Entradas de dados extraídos
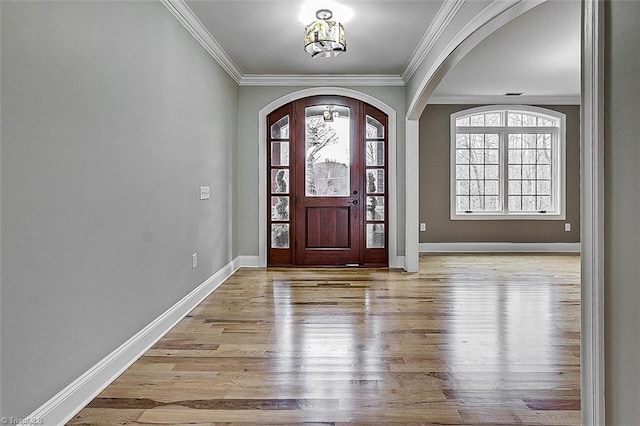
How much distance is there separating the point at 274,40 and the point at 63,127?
2934 millimetres

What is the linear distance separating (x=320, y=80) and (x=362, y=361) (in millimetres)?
4206

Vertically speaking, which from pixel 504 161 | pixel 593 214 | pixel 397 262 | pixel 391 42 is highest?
pixel 391 42

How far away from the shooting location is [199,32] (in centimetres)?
406

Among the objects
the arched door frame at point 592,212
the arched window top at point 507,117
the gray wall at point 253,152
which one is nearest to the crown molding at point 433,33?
the gray wall at point 253,152

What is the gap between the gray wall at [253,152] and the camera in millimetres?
6039

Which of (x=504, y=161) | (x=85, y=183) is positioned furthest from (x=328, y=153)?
(x=85, y=183)

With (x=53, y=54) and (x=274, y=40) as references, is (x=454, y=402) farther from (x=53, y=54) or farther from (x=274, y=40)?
(x=274, y=40)

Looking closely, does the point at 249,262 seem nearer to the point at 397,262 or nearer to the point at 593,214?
the point at 397,262

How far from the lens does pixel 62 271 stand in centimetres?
200

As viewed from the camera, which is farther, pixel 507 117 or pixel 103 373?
pixel 507 117

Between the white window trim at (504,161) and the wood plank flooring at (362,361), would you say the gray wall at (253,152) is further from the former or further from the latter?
the white window trim at (504,161)

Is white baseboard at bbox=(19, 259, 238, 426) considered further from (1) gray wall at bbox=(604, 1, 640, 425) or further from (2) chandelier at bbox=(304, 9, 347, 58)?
(2) chandelier at bbox=(304, 9, 347, 58)

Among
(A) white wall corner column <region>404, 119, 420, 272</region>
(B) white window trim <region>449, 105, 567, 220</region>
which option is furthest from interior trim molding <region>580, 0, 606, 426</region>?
(B) white window trim <region>449, 105, 567, 220</region>

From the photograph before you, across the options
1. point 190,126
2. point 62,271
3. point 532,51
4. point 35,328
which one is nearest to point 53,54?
point 62,271
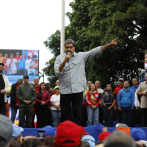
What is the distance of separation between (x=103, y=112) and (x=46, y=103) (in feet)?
6.48

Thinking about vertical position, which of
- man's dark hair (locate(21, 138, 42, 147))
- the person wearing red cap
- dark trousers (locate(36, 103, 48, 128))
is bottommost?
dark trousers (locate(36, 103, 48, 128))

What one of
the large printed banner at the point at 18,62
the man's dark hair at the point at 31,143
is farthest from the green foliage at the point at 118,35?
the man's dark hair at the point at 31,143

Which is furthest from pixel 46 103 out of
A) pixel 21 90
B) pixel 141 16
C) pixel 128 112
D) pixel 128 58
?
pixel 128 58

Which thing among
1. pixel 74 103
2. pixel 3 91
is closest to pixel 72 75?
pixel 74 103

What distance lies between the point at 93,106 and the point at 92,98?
0.27m

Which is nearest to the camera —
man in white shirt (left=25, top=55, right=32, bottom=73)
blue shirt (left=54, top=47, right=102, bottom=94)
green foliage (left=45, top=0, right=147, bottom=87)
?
blue shirt (left=54, top=47, right=102, bottom=94)

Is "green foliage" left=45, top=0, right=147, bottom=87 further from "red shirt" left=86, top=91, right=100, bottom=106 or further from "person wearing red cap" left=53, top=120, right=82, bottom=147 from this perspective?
"person wearing red cap" left=53, top=120, right=82, bottom=147

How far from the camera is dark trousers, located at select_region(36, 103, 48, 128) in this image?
11.1 metres

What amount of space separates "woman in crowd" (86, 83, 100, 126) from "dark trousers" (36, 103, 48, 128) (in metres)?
1.48

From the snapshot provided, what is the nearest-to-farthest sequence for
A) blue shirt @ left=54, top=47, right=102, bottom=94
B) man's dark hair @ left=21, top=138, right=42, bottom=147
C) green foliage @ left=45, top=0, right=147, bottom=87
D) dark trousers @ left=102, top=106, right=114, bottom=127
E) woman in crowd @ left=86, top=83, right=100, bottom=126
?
man's dark hair @ left=21, top=138, right=42, bottom=147 → blue shirt @ left=54, top=47, right=102, bottom=94 → woman in crowd @ left=86, top=83, right=100, bottom=126 → dark trousers @ left=102, top=106, right=114, bottom=127 → green foliage @ left=45, top=0, right=147, bottom=87

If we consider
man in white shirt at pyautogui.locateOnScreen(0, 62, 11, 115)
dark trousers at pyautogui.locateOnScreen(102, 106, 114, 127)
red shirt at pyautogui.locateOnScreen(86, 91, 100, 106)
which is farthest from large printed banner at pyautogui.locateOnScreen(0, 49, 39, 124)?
man in white shirt at pyautogui.locateOnScreen(0, 62, 11, 115)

● **INSTRUÇÕES E REQUISITOS**: Formate todas as entradas acima como uma lista numerada, sem as linhas em branco. Deixe de fora as indicações de imagem.

● **RESPOSTA DO EXERCÍCIO**:
1. How much distance is there separating the point at 274,40 and the point at 63,127?
2. 2934 millimetres
3. What is the linear distance separating (x=320, y=80) and (x=362, y=361) (in millimetres)?
4. 4206
5. Vertically speaking, which from pixel 504 161 | pixel 593 214 | pixel 397 262 | pixel 391 42 is highest?
6. pixel 391 42
7. How far away from the shooting location is [199,32] (in centimetres)?
8. 406
9. Among the objects
10. the arched door frame at point 592,212
11. the arched window top at point 507,117
12. the gray wall at point 253,152
13. which one is nearest to the crown molding at point 433,33?
14. the gray wall at point 253,152
15. What is the gap between the gray wall at [253,152] and the camera in millimetres?
16. 6039
17. Which of (x=504, y=161) | (x=85, y=183) is positioned furthest from (x=328, y=153)?
18. (x=85, y=183)
19. With (x=53, y=54) and (x=274, y=40) as references, is (x=454, y=402) farther from (x=53, y=54) or farther from (x=274, y=40)?
20. (x=274, y=40)
21. Looking closely, does the point at 249,262 seem nearer to the point at 397,262 or nearer to the point at 593,214?
22. the point at 397,262
23. How far from the lens does pixel 62 271 stand in centimetres?
24. 200
25. As viewed from the camera, which is farther, pixel 507 117 or pixel 103 373?
26. pixel 507 117
27. Between the white window trim at (504,161) and the wood plank flooring at (362,361), would you say the gray wall at (253,152) is further from the former or further from the latter?
28. the white window trim at (504,161)
29. Is white baseboard at bbox=(19, 259, 238, 426) considered further from (1) gray wall at bbox=(604, 1, 640, 425) or further from (2) chandelier at bbox=(304, 9, 347, 58)?
30. (2) chandelier at bbox=(304, 9, 347, 58)
31. Among
32. (A) white wall corner column <region>404, 119, 420, 272</region>
33. (B) white window trim <region>449, 105, 567, 220</region>
34. which option is furthest from interior trim molding <region>580, 0, 606, 426</region>?
35. (B) white window trim <region>449, 105, 567, 220</region>
36. From the photograph before you, across the options
37. 1. point 190,126
38. 2. point 62,271
39. 3. point 532,51
40. 4. point 35,328
41. which one is nearest to point 53,54?
42. point 62,271
43. What is the distance of separation between (x=103, y=112) and (x=46, y=103) (in feet)?
44. 6.48
45. Thinking about vertical position, which of
46. - man's dark hair (locate(21, 138, 42, 147))
47. - the person wearing red cap
48. - dark trousers (locate(36, 103, 48, 128))
49. is bottommost?
50. dark trousers (locate(36, 103, 48, 128))
51. What one of
52. the large printed banner at the point at 18,62
53. the man's dark hair at the point at 31,143
54. is farthest from the green foliage at the point at 118,35?
55. the man's dark hair at the point at 31,143
56. Which is furthest from pixel 46 103 out of
57. A) pixel 21 90
58. B) pixel 141 16
59. C) pixel 128 112
60. D) pixel 128 58
61. ?
62. pixel 128 58
63. Which thing among
64. 1. pixel 74 103
65. 2. pixel 3 91
66. is closest to pixel 72 75?
67. pixel 74 103
68. What distance lies between the point at 93,106 and the point at 92,98?
69. 0.27m
70. Which is nearest to the camera —
71. man in white shirt (left=25, top=55, right=32, bottom=73)
72. blue shirt (left=54, top=47, right=102, bottom=94)
73. green foliage (left=45, top=0, right=147, bottom=87)
74. ?
75. blue shirt (left=54, top=47, right=102, bottom=94)
76. Is "green foliage" left=45, top=0, right=147, bottom=87 further from "red shirt" left=86, top=91, right=100, bottom=106 or further from "person wearing red cap" left=53, top=120, right=82, bottom=147 from this perspective?
77. "person wearing red cap" left=53, top=120, right=82, bottom=147
78. How far from the camera is dark trousers, located at select_region(36, 103, 48, 128) in this image?
79. 11.1 metres
80. What amount of space separates "woman in crowd" (86, 83, 100, 126) from "dark trousers" (36, 103, 48, 128) (in metres)?
81. 1.48
82. From the snapshot provided, what is the nearest-to-farthest sequence for
83. A) blue shirt @ left=54, top=47, right=102, bottom=94
84. B) man's dark hair @ left=21, top=138, right=42, bottom=147
85. C) green foliage @ left=45, top=0, right=147, bottom=87
86. D) dark trousers @ left=102, top=106, right=114, bottom=127
87. E) woman in crowd @ left=86, top=83, right=100, bottom=126
88. ?
89. man's dark hair @ left=21, top=138, right=42, bottom=147 → blue shirt @ left=54, top=47, right=102, bottom=94 → woman in crowd @ left=86, top=83, right=100, bottom=126 → dark trousers @ left=102, top=106, right=114, bottom=127 → green foliage @ left=45, top=0, right=147, bottom=87
90. If we consider
91. man in white shirt at pyautogui.locateOnScreen(0, 62, 11, 115)
92. dark trousers at pyautogui.locateOnScreen(102, 106, 114, 127)
93. red shirt at pyautogui.locateOnScreen(86, 91, 100, 106)
94. which is farthest from large printed banner at pyautogui.locateOnScreen(0, 49, 39, 124)?
95. man in white shirt at pyautogui.locateOnScreen(0, 62, 11, 115)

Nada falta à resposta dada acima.